___ READING TEXT

Example 2: Social Media Feed using NoSQL Database
Scenario
You have a social media platform where users share posts, make comments, and give likes. Data is semi-structured and changes rapidly.
Why NoSQL?
Flexible Schema:
- Each post can have different information (images, videos, text, comments)
- Schema-less nature allows you to easily make changes and updates without rigid structure
Horizontal Scalability:
- Millions of users continuously write and read data
- NoSQL databases (like MongoDB, Cassandra) easily distribute data across multiple nodes
Eventual Consistency:
- Small delays in real-time feeds are acceptable
- If a like or comment doesn't update immediately, it doesn't majorly impact the system
Design Details
Document Store Example (MongoDB):
Collection: Posts
{
"_id": "postId123",
"userId": "user456",
"content": "This is a post",
"media": ["image1.jpg", "video1.mp4"],
"comments": [
{
"userId": "user789",
"comment": "Nice post!",
"timestamp": "2025-02-20T10:00:00Z"
}
// ... more comments
],
"likes": 125,
"timestamp": "2025-02-20T09:45:00Z"

______

WHAT YOU WILL DO —
1. Answer these questions from the social media feed text, one line each:
(a) Which two NoSQL databases does it name?
(b) Under "Eventual Consistency," what does it call acceptable in real-time feeds?
(c) What value does the sample document give for "likes"?
2. Carry on the social media feed text from its final line.

___ RAW DATA

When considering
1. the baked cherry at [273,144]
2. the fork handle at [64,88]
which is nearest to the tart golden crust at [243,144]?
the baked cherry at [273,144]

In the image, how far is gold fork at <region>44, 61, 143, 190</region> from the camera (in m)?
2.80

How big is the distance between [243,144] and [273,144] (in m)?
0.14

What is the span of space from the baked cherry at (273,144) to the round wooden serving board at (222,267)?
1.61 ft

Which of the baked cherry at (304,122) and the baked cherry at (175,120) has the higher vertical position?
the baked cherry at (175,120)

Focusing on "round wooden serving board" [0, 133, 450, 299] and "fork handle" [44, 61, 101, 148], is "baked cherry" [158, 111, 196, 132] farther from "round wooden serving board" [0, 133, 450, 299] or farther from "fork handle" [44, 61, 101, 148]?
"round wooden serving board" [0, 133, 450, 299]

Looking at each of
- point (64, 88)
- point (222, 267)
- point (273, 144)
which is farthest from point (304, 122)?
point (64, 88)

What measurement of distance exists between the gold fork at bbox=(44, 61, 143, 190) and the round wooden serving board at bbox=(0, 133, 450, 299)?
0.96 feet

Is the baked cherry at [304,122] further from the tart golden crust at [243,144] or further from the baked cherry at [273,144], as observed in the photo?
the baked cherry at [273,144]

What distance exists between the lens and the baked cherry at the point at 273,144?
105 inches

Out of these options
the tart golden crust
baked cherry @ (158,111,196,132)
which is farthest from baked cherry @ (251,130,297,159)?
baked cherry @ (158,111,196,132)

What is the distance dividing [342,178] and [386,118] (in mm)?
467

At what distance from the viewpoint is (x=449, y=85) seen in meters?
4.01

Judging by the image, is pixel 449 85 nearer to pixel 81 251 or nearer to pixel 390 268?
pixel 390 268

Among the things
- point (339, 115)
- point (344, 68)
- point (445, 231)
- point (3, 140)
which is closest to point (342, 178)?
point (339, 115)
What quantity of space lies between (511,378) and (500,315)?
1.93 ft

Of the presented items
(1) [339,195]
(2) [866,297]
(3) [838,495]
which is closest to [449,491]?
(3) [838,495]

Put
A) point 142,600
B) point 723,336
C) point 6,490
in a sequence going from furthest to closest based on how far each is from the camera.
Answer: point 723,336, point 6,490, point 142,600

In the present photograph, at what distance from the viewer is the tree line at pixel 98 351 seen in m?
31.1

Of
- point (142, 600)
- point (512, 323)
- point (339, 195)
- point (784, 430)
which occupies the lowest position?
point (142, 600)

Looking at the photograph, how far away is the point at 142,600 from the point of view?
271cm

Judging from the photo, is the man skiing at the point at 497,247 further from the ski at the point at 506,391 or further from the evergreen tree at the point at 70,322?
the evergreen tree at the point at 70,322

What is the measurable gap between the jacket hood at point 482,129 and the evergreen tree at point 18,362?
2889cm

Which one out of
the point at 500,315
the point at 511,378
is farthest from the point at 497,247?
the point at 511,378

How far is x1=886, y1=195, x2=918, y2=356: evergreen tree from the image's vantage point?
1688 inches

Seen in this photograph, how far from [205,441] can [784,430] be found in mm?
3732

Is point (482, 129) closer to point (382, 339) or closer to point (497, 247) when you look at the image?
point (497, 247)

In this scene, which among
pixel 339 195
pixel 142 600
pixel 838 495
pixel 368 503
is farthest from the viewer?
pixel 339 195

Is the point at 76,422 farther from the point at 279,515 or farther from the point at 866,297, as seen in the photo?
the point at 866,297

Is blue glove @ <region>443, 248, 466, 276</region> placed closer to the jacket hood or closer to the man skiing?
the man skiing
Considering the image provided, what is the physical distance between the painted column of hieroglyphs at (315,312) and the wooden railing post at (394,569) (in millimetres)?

______

EXERCISE ANSWERS —
1.
(a) MongoDB and Cassandra
(b) Small delays
(c) 125

2.
}
Key Points:
- Each post can have embedded comments inside it
- Data structure is dynamic; you can easily add extra fields in the future
Scalability & Caching:
- Horizontal Sharding: Distribute data across different shards to handle large volumes
- Caching Layer (Redis): Cache popular posts and user feeds to improve real-time performance
Real-Time Feed Generation:
- Quickly aggregate users' follower graphs and recent activities to generate personalized feeds
- NoSQL's flexible data model and high write throughput are ideal for this use case
Database Design Principles
Overview
Three key principles: Normalization, Denormalization, and Indexing.
Refer to SQL notes → sql101 for better understanding.
Normalization
Purpose: Reduce data redundancy and maintain data integrity Types: 1NF, 2NF, 3NF, Boyce-Codd NF
Denormalization
Purpose: Opposite of normalization. Sometimes we need to trade-off to reduce query complexity and simplify it. Also makes data retrieval fast and avoids joins.
Indexing
Definition: A data structure technique where data is quickly located in database tables. Faster data retrieval happens by providing direct pointers to the data.
Trade-offs:
Pros:
- Effective for queries that use WHERE clause or JOIN operations
Cons:
- Frequent writes, updates, or inserts perform slowly because indexes need to be updated
Types of Indexes:
- B-tree Index: Balanced tree structure
- Hash Index: Exact match queries
- Composite Index: Indexing multiple columns
- Unique Index: Does not allow duplicate values
1. Normalization in E-commerce Order Management
Scenario: Your e-commerce platform manages orders, customers, products, and payments. Data integrity and consistency are most important because any inconsistency can cause financial loss or customer dissatisfaction.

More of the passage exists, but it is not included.